Segment Open
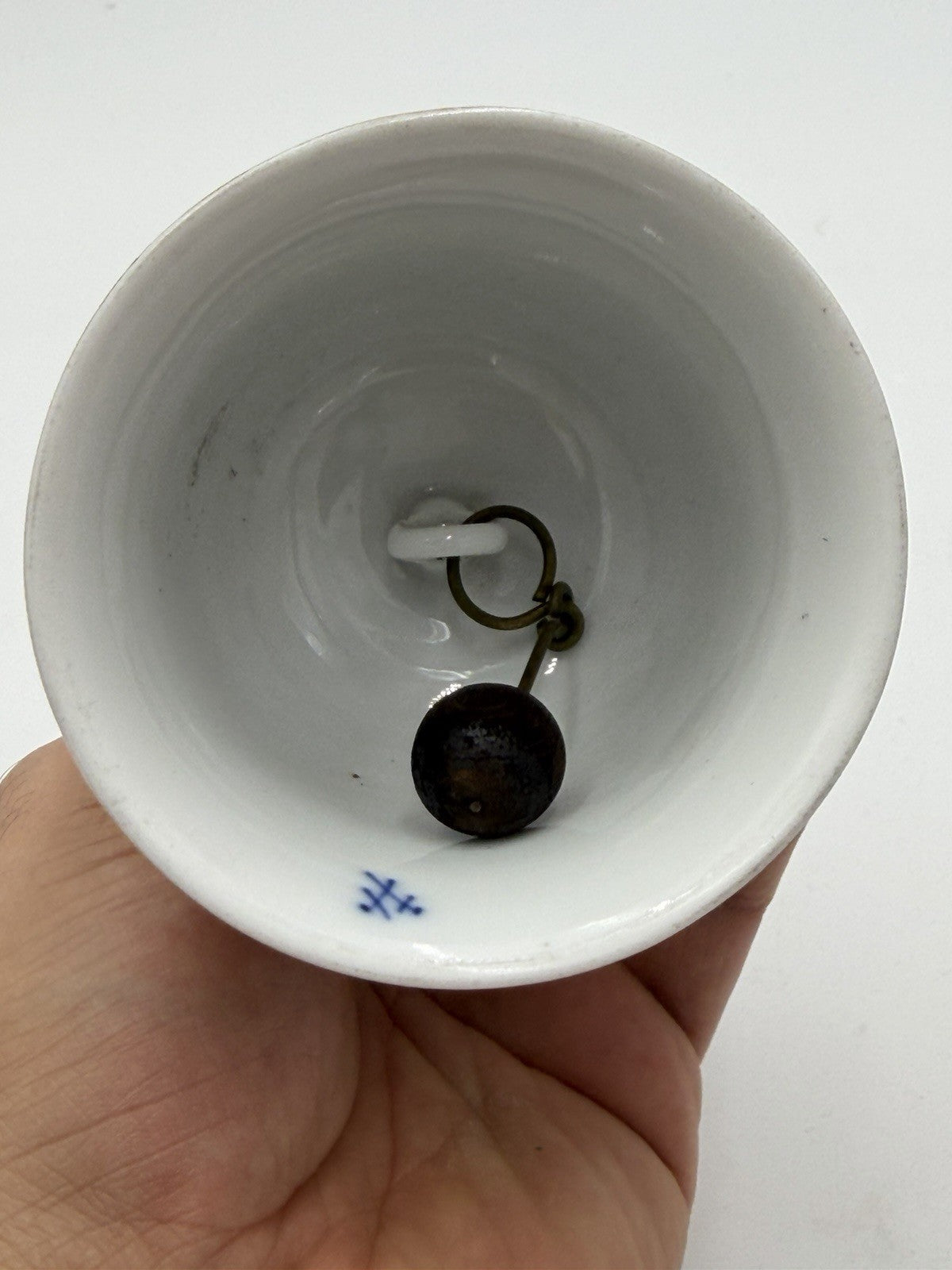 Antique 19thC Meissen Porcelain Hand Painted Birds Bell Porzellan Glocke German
Segment Closed
Segment Open
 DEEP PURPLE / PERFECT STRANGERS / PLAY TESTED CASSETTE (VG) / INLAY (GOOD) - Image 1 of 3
Segment Closed
Segment Open
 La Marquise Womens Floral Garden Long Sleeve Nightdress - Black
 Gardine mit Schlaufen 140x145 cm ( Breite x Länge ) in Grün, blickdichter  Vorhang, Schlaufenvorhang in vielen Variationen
Segment Closed
> Work request
Beginning at the line with "La Marquise Womens" and ending at the line with "Gardine mit Schlaufen", reproduce each line of the data above exactly, and add no other lines.

> Solution for this exercise
 La Marquise Womens Floral Garden Long Sleeve Nightdress - Black
 Gardine mit Schlaufen 140x145 cm ( Breite x Länge ) in Grün, blickdichter  Vorhang, Schlaufenvorhang in vielen Variationen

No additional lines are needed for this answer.